Hansis alter Drang lebte aber sofort wieder auf, als die Praxis einging. Allerdings trat er jetzt nicht mehr mit Gedichten an die Wirtshaustische heran, sondern mit selbstentworfenen Traktaten, womit er sich bei den Gästen noch schneller verhaßt machte, als er es mit den Gedichten getan hatte. Auf den Aschenbecher verzichtete er. Offenbar erschien es ihm unbillig, in der Öffentlichkeit Geld zu verlangen, wofern es sich nicht um eine ästhetische Darbietung handelte, sondern um Weckrufe von ihm selbst.
So schritt die Zeit voran, und Gerhard sollte mit seiner Prophezeiung recht behalten, vielleicht nicht mit dem Wangenzucken, aber mit allem anderen. Beängstigend schnell hatte sich Hansis Verfall vollzogen. Nach wenigen Jahren gab es nicht mehr den schmucken Hansi von ehedem, der Nacht für Nacht durch die Kneipen von Kreuzberg und Charlottenburg geisterte: Hansi war heruntergekommen. Ein geschultes Auge hätte vielleicht erkennen können, daß seine Kleidung einstmals eine sehr gute gewesen war; jetzt war sie abgeschabt und verschmutzt. Das Haar, vor der Zeit grau und schütter geworden, trug er noch immer lang. Mit seinen markanten Zügen sah er fast aus wie Antonin Artaud in den späten Verwitterungsphasen, da fehlende Zähne den Mund hatten zusammenfallen lassen.

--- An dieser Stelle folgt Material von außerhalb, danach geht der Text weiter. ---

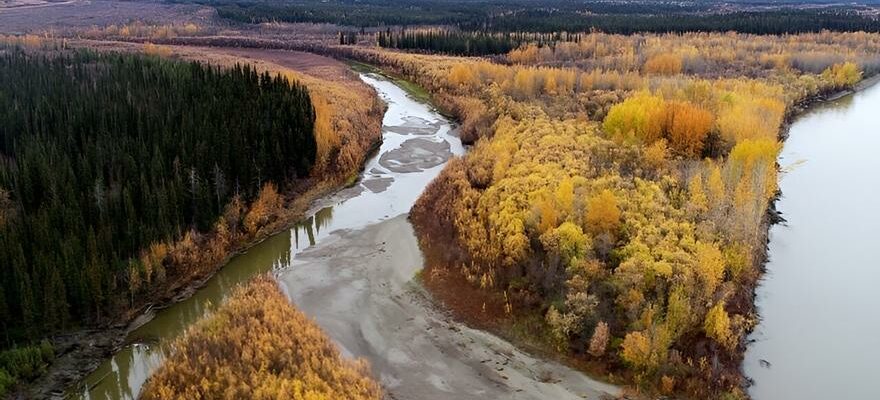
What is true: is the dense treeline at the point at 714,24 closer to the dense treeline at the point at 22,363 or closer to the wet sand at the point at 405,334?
the wet sand at the point at 405,334

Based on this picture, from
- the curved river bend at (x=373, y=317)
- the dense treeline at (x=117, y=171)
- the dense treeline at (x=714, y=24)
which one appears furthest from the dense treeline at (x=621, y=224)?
the dense treeline at (x=714, y=24)

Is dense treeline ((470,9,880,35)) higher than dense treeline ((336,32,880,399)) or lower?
higher

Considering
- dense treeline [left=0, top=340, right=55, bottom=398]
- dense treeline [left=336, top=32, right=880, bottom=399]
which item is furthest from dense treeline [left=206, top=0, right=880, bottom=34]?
dense treeline [left=0, top=340, right=55, bottom=398]

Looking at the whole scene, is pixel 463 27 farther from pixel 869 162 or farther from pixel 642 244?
pixel 642 244

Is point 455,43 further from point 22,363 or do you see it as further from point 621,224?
point 22,363

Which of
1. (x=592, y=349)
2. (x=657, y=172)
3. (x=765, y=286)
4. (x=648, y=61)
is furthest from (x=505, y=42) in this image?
(x=592, y=349)

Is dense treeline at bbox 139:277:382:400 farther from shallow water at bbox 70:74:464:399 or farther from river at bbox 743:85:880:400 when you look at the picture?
river at bbox 743:85:880:400
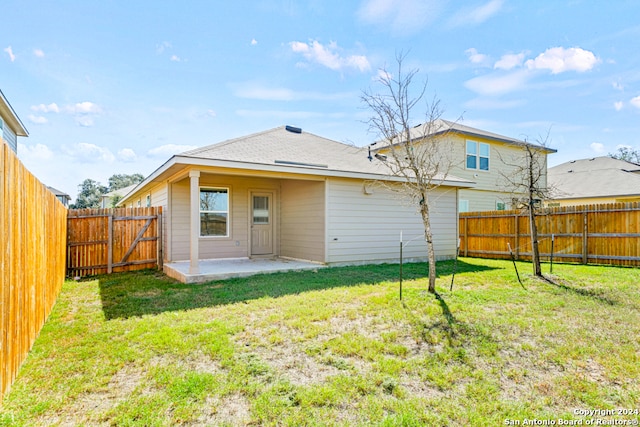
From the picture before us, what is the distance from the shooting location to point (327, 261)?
28.8ft

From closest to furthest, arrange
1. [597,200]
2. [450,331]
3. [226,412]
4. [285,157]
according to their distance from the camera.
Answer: [226,412] → [450,331] → [285,157] → [597,200]

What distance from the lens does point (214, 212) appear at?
980 centimetres

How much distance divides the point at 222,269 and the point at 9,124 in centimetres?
1114

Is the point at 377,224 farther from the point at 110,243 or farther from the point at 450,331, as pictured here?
the point at 110,243

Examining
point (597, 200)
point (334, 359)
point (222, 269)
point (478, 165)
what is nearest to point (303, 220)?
point (222, 269)

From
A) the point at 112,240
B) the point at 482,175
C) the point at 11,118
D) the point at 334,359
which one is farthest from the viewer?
the point at 482,175

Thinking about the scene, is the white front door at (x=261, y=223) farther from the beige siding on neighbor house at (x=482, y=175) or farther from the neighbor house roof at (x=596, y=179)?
the neighbor house roof at (x=596, y=179)

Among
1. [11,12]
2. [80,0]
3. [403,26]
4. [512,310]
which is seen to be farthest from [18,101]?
[512,310]

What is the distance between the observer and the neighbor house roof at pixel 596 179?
646 inches

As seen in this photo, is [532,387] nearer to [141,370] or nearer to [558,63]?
[141,370]

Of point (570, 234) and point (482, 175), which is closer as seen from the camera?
point (570, 234)

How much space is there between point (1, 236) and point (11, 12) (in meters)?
8.57

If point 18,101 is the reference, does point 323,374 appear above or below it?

Als sich die Mauer öffnete, steigerte sich Hansi in eine große Erregung hinein. So viele neue Menschen, die orientierungslos herumirrten und die es zu wecken galt!
1991, an einem späten Donnerstagnachmittag im Oktober, da das Gewühle im Bahnhof Zoo besonders groß war, faßte er unten in der Halle vor dem Aufgang zu den Zügen Posten. Neben sich hatte er einen alten Pappkoffer gestellt. Einige Minuten fixierte er die Passanten, die, ohne ihn weiter zu beachten, an ihm vorbeiströmten. Mehr aus Gewohnheit, nicht weil er ihn brauchte, nahm er einen Zettel aus der Hosentasche und erhob die Stimme. Hansi hatte nie eine volltönende Stimme besessen, jetzt strengte er sich mächtig an, durch die hohe Halle zu dringen, und kam darüber ins Kreischen. Mit angespannten Halssehnen empfahl er den Passanten die Heimkehr zu sich selbst.
Von einer Wüste der Traurigkeit seid ihr umgeben! schrie er die Leute an, von denen nur wenige zu ihm hersahen und noch wenigere ihre Schritte verlangsamten. Sie dachten, ein alkoholisierter Krawallmacher brülle sie an.